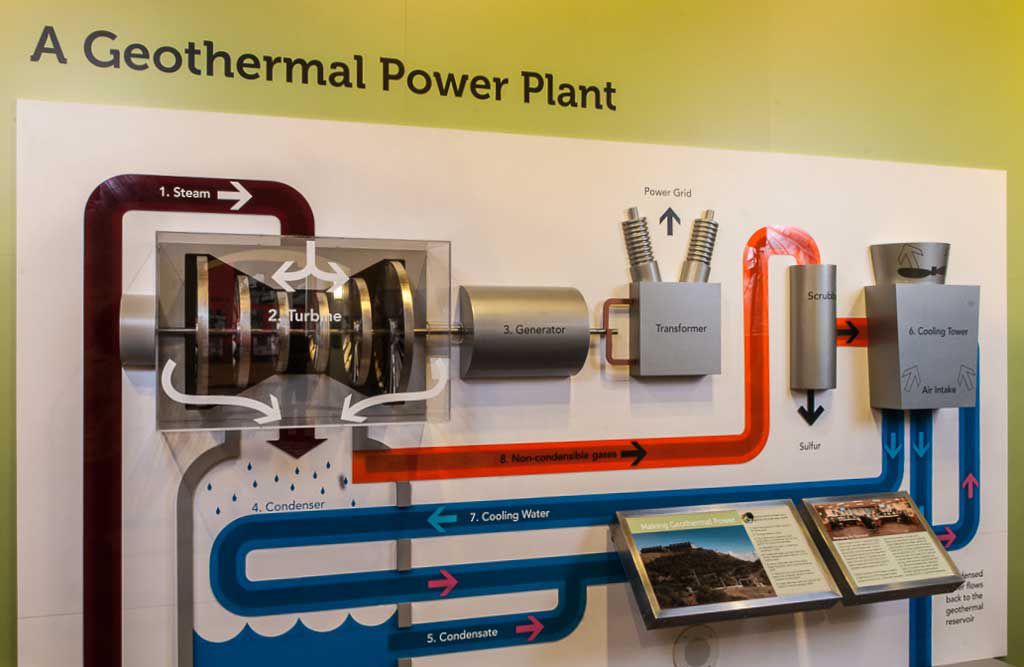 Inside A Geothermal Power Plant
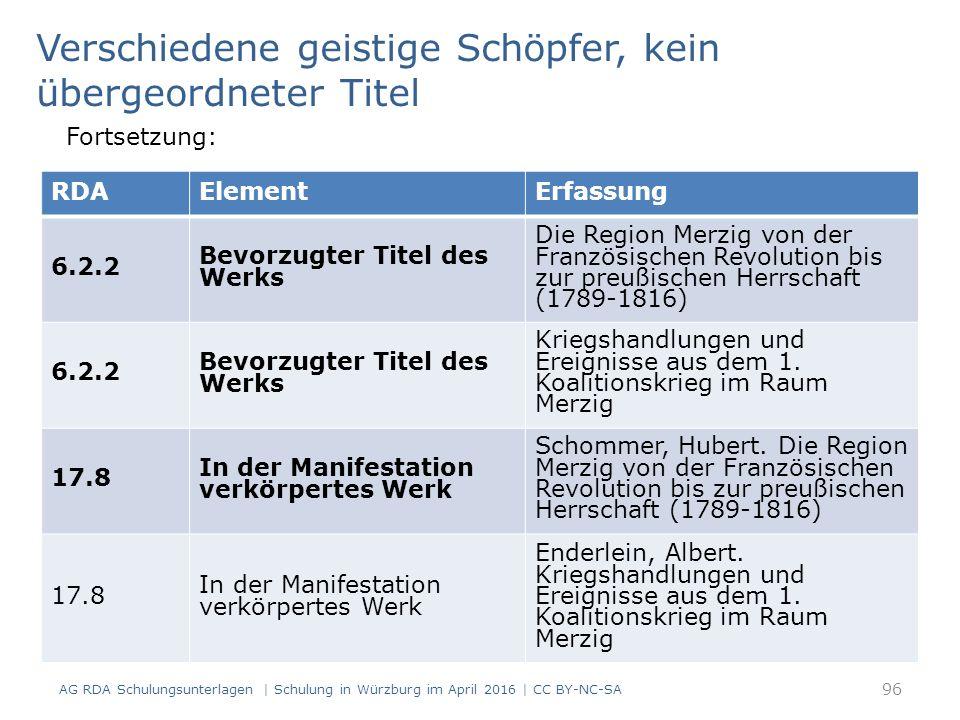 96 RDAElementErfassung 6.2.2 Bevorzugter Titel des Werks Die Region Merzig von der Französischen Revolution bis zur preußischen Herrschaft (1789-1816)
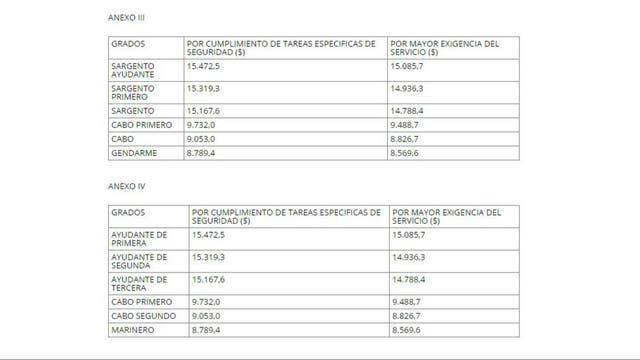 Las subas en los suplementos para gendarmes y prefectos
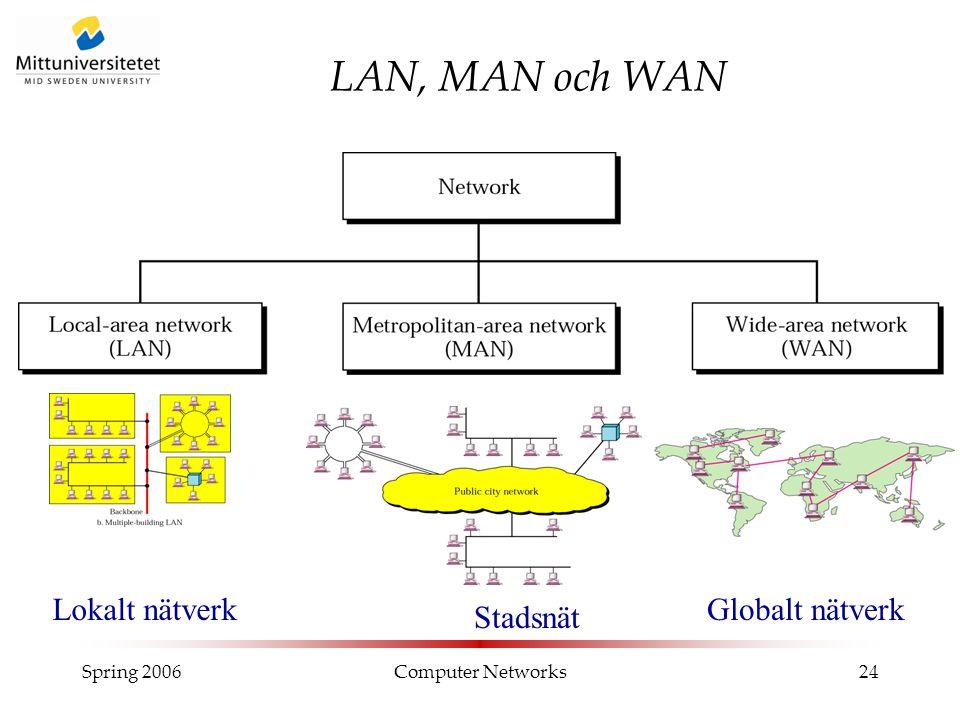 Spring 2006Computer Networks24 LAN, MAN och WAN Lokalt nätverk Stadsnät Globalt nätverk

=====

## PROBLEM DESCRIPTION
Retype all the data exactly, please, without pictures.

## ANSWER TO THIS EXERCISE
 Inside A Geothermal Power Plant
 96 RDAElementErfassung 6.2.2 Bevorzugter Titel des Werks Die Region Merzig von der Französischen Revolution bis zur preußischen Herrschaft (1789-1816)
 Las subas en los suplementos para gendarmes y prefectos
 Spring 2006Computer Networks24 LAN, MAN och WAN Lokalt nätverk Stadsnät Globalt nätverk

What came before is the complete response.